Introduction#
This is a team project I collaborated on with artists from the Harvard Graduate School of Design and MIT Media Lab. Our concept, TeleCon (Tele + Silicon), is a pneumatically actuated flexible haptic wearable device. It comprises a soft silicone patch engineered as a self-contained soft-robotic wearable that can be worn anywhere on the user’s skin. TeleCon provides tactile stimuli by leveraging kinesthetic cues from force-feedback silicon actuators that push against the user’s body. The innovative wearable design allows for dynamic tactile sensations and force feedback to be directly applied to the wearer’s skin.
By combining cutting-edge soft robotics, haptics, and wearable technology, our interdisciplinary team created TeleCon as a novel haptic interface. This compact, unobtrusive device can enable new forms of telecommunication, remote physical guidance, and embodied human-computer interaction. The project brings together expertise spanning product design, mechanical engineering, human-computer interaction, and materials science. It exemplifies how collaborations across diverse domains can spark creative innovations at the intersection of multiple disciplines.
Ideation#
We realized that haptics, or say the sensation of touch, has been used in many applications. For entertainment and education. The use of haptic devices to produce targeted stimuli have been developed rapidly. We want to use it to advocate the paradigms of tele-presence and tele-communication,
Based on existing papers, wearable haptic devices have mainly focused on 1) domain-specific design like gloves or rings on a finger that simulate sensations and 2) a Real time haptic feedback. Our goals of this project are creating a self-contained wearable device that can be where anywhere on the user’s body and provide application scenarios and an interface for both real time and Past and present telepresence interaction.
We divided Telepresence application scenarios into two categories. First, is a real time feedback between two different users in a remote setting. We imagined this could be used for sharing emotional tactile sensations between people in a long distance relationship or a remote exercise and workout during Covid time.
The second category is interaction between the past and present. We explored an interface that saves patterns and forces of inflation on our device and shares the tactile sensation with other people. Using the application we developed, users can retrieve the tactile memory and remember and feel past sensations that no longer exist, such as your pet’s paws, heartbeats, and more. Visual and auditory information can be easily saved on currently used daily devices and shared on social media. However, tactile sensations are still difficult to save and share within currently available interfaces.
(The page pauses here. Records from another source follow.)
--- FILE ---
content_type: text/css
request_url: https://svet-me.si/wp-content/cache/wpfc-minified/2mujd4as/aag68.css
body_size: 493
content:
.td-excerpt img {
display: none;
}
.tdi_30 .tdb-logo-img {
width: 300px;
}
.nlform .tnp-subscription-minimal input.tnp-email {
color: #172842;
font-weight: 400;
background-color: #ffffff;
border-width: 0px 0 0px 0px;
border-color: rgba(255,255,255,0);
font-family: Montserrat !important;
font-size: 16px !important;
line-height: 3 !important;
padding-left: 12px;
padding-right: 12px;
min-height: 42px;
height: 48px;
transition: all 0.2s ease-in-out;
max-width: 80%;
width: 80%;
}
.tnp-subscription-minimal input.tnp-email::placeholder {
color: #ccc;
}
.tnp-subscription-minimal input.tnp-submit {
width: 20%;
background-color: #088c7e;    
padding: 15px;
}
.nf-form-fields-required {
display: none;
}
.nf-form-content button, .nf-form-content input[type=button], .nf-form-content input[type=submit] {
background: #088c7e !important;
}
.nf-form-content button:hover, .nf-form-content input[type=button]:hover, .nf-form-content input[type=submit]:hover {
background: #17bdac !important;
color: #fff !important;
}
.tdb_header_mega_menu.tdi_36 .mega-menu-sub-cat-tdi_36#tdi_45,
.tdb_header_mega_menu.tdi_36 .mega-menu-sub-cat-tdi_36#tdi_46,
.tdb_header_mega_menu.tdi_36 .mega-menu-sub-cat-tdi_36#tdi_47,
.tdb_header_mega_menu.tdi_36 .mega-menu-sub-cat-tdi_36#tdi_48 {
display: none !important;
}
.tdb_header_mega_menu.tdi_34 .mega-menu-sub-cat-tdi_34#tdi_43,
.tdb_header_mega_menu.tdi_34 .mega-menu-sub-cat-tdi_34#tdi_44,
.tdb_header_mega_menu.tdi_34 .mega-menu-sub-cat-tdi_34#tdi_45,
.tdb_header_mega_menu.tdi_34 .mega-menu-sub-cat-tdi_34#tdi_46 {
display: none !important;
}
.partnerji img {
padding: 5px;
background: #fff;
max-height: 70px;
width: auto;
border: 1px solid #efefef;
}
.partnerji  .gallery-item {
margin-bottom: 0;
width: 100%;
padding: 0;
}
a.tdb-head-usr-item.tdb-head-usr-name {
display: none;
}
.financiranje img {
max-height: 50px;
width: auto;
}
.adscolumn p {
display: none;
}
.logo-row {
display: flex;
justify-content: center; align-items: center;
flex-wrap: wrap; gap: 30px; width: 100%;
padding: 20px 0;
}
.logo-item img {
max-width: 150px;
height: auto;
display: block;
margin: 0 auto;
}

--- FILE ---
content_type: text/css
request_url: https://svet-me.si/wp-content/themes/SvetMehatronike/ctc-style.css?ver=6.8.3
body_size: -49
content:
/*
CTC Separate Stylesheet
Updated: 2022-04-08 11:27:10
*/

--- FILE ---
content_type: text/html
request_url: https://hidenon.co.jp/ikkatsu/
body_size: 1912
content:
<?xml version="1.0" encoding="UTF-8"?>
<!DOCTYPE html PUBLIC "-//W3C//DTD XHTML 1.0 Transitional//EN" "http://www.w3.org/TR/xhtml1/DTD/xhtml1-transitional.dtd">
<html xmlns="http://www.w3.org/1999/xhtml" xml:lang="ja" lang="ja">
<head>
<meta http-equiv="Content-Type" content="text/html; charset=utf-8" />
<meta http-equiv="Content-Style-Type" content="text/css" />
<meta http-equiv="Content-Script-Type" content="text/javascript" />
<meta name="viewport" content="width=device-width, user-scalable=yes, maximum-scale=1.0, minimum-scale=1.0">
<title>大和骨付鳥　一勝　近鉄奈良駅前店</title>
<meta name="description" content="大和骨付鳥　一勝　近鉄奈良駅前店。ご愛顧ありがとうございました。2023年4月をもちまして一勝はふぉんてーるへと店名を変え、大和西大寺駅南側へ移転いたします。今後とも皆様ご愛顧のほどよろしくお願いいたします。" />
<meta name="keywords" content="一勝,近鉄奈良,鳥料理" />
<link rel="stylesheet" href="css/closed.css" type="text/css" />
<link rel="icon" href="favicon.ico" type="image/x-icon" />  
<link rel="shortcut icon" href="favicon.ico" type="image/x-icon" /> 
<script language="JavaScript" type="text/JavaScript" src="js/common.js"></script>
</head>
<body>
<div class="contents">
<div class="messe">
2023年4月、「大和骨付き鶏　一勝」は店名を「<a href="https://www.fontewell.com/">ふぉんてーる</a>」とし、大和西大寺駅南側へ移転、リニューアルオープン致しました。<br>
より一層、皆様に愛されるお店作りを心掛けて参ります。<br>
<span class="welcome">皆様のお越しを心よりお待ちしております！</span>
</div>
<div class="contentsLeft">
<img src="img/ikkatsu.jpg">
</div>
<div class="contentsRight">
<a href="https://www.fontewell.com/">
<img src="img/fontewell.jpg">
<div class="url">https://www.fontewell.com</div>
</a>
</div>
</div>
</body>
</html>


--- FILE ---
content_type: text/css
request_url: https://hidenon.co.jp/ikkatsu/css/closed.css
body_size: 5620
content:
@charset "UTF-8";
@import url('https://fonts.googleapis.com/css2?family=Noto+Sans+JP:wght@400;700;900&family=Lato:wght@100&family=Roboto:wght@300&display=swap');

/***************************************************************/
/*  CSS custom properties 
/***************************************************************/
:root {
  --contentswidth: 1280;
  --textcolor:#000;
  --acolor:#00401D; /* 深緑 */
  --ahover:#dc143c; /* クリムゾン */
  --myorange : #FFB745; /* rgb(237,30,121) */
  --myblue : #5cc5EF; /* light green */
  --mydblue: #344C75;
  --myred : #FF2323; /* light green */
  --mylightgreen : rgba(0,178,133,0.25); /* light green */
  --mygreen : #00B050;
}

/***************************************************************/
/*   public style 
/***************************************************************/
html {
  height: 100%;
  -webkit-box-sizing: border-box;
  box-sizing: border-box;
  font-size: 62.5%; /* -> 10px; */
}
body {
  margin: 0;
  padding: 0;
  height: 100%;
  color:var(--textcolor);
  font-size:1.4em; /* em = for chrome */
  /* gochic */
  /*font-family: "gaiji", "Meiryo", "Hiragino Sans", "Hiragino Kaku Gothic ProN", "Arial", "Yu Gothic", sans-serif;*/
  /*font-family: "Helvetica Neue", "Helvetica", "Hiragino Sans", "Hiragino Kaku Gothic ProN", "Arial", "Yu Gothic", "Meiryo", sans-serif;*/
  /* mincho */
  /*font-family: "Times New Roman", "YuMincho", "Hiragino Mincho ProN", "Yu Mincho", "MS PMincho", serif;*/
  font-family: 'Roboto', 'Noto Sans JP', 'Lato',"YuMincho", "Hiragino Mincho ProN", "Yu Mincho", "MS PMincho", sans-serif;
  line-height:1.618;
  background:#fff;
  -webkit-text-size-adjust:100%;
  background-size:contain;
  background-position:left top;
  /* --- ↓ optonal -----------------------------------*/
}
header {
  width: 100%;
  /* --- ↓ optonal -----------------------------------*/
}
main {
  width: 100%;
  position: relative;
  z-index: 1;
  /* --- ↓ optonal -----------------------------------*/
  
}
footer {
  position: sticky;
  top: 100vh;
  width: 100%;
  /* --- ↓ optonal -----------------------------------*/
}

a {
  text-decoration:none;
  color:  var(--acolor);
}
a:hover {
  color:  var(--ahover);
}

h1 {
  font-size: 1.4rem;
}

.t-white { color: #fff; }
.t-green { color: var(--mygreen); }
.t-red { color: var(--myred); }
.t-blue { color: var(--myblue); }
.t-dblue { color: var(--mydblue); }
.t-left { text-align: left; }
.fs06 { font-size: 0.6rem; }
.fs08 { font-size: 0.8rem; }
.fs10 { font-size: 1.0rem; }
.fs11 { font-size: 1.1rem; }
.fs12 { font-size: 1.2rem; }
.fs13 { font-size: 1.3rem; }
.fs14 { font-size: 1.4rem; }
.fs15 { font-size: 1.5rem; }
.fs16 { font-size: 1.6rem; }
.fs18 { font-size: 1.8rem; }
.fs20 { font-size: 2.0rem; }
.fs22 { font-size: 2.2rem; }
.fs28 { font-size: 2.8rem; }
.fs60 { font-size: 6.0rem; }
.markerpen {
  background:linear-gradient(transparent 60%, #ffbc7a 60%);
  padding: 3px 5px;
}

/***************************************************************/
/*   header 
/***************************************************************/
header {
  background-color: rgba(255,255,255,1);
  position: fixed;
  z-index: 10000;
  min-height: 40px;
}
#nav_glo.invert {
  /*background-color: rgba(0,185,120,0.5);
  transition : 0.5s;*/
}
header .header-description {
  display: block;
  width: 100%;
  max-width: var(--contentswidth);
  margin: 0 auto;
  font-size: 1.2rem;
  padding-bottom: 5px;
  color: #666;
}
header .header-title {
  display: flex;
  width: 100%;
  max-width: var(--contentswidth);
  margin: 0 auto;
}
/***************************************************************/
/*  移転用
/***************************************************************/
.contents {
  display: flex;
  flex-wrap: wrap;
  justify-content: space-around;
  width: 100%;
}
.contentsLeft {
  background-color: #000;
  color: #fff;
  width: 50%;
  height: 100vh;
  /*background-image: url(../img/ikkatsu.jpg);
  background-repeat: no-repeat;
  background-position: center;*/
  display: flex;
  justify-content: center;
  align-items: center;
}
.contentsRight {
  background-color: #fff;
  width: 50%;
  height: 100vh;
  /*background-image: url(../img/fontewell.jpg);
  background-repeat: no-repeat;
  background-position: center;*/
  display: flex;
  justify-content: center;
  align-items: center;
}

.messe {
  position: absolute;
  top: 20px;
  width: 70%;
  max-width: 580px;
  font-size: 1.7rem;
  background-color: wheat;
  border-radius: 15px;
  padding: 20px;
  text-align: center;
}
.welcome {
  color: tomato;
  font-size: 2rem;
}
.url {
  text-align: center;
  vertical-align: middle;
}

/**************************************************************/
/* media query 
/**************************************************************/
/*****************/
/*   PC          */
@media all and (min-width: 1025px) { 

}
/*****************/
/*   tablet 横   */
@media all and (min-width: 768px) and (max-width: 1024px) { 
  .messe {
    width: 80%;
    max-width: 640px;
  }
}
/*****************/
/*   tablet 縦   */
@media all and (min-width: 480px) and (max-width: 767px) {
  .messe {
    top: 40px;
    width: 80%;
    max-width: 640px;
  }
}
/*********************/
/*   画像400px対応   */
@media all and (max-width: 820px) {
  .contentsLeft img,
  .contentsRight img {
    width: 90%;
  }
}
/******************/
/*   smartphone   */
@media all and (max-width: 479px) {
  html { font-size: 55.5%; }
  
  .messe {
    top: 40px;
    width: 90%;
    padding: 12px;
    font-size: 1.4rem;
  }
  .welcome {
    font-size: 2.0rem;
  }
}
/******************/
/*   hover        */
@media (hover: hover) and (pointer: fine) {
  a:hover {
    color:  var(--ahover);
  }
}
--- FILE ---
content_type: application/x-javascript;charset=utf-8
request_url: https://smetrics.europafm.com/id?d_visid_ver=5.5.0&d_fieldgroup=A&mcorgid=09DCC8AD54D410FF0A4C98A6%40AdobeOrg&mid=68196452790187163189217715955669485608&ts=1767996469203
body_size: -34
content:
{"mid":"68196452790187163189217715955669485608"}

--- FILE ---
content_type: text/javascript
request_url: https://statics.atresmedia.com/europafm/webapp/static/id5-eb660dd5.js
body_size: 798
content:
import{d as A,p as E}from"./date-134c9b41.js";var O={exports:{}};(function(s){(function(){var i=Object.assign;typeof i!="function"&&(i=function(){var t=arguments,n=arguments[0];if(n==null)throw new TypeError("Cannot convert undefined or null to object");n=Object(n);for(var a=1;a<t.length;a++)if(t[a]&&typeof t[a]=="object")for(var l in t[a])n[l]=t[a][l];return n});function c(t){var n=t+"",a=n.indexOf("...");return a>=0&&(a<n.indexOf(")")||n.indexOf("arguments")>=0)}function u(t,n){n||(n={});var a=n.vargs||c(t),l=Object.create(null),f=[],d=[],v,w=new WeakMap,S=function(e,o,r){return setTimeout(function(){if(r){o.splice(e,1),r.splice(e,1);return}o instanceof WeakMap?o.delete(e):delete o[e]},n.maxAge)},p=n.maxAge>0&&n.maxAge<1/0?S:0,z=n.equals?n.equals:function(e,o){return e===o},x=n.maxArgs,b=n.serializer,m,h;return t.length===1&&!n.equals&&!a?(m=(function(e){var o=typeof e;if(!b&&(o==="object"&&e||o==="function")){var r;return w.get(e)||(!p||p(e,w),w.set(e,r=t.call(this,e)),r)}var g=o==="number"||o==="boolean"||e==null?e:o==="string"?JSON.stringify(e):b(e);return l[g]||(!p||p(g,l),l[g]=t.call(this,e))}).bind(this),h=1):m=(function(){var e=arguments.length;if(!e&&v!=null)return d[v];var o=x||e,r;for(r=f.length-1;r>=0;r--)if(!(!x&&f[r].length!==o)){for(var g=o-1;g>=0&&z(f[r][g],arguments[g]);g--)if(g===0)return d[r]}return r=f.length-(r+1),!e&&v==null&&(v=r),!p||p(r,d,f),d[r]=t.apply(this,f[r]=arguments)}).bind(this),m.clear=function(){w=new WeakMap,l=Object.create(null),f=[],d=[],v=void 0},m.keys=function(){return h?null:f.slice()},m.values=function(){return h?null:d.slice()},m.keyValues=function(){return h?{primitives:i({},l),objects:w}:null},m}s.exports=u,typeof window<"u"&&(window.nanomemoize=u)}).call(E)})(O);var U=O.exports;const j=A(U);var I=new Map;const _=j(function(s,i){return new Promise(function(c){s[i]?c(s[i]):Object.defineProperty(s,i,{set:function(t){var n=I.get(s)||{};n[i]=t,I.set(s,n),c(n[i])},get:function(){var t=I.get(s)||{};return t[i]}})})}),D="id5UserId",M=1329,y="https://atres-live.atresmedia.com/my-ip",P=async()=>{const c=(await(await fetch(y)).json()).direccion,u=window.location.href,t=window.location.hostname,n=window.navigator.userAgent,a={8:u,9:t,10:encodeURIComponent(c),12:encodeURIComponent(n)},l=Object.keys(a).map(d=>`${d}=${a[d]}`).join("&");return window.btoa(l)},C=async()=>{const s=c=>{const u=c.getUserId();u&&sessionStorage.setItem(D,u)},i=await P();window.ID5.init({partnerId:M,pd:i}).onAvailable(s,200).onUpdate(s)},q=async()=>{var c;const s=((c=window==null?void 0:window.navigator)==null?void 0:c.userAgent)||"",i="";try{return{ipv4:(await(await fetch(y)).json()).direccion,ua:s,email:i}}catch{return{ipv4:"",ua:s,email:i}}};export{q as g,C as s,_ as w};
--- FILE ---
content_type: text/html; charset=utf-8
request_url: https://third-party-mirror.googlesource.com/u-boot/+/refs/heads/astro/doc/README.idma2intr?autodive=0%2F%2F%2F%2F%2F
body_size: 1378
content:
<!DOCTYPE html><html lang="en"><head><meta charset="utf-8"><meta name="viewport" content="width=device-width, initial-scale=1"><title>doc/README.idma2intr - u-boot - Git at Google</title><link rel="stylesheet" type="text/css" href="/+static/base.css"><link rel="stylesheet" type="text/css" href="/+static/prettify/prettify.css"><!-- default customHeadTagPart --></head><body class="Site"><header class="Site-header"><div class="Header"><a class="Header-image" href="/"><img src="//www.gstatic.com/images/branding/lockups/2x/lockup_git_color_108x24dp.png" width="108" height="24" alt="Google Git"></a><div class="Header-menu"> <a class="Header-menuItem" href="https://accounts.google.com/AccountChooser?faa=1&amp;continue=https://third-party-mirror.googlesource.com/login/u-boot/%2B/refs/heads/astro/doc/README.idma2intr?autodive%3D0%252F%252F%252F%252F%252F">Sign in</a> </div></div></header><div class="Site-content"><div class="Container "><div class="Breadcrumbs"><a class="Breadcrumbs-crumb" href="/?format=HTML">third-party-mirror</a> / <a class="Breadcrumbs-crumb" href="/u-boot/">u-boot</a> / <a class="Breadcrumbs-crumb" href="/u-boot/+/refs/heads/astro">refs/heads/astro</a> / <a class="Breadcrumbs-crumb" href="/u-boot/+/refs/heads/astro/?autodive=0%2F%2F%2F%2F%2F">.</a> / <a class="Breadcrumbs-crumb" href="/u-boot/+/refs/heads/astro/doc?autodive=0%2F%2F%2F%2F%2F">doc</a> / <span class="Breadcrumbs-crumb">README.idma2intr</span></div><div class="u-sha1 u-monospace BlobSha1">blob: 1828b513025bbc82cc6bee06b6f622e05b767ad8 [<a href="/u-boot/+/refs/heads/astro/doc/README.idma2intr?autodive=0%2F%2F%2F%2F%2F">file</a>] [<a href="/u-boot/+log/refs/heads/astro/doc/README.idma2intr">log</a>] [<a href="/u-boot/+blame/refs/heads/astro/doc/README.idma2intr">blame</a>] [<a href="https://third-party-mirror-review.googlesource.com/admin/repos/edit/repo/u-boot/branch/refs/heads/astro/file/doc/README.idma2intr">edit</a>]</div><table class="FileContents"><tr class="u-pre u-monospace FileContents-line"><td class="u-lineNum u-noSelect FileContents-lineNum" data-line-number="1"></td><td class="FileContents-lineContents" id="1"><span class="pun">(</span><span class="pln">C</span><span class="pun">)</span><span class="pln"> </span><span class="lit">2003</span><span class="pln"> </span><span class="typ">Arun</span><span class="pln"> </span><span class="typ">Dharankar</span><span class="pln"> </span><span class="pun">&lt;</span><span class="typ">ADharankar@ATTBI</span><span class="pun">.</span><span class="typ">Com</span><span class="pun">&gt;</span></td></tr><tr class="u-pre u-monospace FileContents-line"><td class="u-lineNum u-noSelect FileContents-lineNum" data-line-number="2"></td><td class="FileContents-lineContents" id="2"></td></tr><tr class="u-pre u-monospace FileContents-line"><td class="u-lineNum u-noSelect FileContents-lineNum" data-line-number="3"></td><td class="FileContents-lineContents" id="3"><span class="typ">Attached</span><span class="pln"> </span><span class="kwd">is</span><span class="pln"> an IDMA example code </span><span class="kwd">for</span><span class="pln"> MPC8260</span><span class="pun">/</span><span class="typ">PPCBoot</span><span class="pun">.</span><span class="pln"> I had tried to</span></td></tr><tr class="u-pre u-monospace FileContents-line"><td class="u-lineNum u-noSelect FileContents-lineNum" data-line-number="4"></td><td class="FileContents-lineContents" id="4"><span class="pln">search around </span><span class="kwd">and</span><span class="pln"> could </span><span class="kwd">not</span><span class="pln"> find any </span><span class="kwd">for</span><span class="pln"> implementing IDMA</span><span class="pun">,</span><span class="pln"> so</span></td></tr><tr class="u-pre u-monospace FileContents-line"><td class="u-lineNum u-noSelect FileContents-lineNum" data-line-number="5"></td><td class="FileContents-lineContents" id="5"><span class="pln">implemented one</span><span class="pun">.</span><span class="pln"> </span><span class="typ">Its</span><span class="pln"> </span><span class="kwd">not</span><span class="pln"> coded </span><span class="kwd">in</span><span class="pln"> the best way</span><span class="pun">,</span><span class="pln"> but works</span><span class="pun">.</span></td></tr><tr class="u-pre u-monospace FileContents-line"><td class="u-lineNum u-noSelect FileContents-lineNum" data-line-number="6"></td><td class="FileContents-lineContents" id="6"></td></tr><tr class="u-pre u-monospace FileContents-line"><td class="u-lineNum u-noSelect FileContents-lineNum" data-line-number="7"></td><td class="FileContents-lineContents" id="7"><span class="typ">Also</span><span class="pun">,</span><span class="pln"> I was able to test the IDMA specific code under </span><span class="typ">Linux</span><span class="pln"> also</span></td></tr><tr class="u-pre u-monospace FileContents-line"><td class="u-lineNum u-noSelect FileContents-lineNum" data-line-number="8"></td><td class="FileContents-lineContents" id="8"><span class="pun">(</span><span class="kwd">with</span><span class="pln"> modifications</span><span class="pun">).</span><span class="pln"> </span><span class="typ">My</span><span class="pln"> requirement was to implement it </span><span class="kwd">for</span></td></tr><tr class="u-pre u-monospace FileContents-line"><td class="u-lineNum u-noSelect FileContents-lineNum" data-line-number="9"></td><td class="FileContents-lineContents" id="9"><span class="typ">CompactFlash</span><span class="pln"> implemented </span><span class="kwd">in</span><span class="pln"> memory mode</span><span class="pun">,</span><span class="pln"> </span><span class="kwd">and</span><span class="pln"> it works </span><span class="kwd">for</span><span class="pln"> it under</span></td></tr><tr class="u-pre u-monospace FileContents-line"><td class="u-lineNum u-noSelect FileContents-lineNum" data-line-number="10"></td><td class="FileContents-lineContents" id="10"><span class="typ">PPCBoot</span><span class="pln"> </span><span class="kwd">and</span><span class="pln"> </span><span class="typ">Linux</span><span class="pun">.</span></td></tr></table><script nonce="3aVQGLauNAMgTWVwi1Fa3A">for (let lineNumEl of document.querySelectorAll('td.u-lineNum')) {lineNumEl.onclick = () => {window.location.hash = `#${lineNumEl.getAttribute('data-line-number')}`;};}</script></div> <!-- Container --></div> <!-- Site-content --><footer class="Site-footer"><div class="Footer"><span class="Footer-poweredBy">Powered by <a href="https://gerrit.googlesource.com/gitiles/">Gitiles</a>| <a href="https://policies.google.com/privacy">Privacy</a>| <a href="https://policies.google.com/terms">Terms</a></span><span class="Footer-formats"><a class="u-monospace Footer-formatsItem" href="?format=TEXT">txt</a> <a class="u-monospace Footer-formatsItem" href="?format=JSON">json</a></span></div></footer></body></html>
Real time Telepresent Applications#
TeleCon allow us to touch specific body part, give a hug remotely, feel the telepresent heart rates to understand emotions.TeleCon serves as on-body training assistance. Ideally, it will be a whole-body suit that allows your coach to give accurate on-body guidance for your body training remotely. For example your coach want to correct your training movement, the exact area will inflate to inform you of which muscle you should use for certain training.
Past and Present Applications#
As we know that visual and auditory data can be easily saved in current daily used devices, tactile sensation is still difficult to be saved and shared with current interface. We envision that haptic sensation can be saved within the form of patterns and forces of inflation on our device, so that we can store and memorize the intimate haptic memory forever.
The sensation of feeling the shape of an object when grasping it in Virtual Reality (VR) enhances a sense of presence and the ease of object manipulation. When a user’s hand encounters an object in a mixed reality world, pneumatic patches on hands and wrist inflate in an appropriate shape, ready for grasping. Then the patches deflate when the object is no longer in play.
Fabrication#
We started from ideation, finding ways to control each pixel. Then we created simulation using rhino and grasshoppers, modelled different shapes and pattern of prototypes with 3d print molds, silicone casting. Finally we implemented the controlling the using flowIO and Arduino.
For the software part. We have designed two types of input sources for different application scenarios. One is designed for the present to present scenarios world. Another input source is from the virtual world. Extracting essential variables from VR devices. We rely on the software development to synchronize the two pads. We compute the inputs into several variables here, including ports, inflation time, pneumatic actions(Inflation, Vacuum, Release, and Stop), and PWM values of the signal.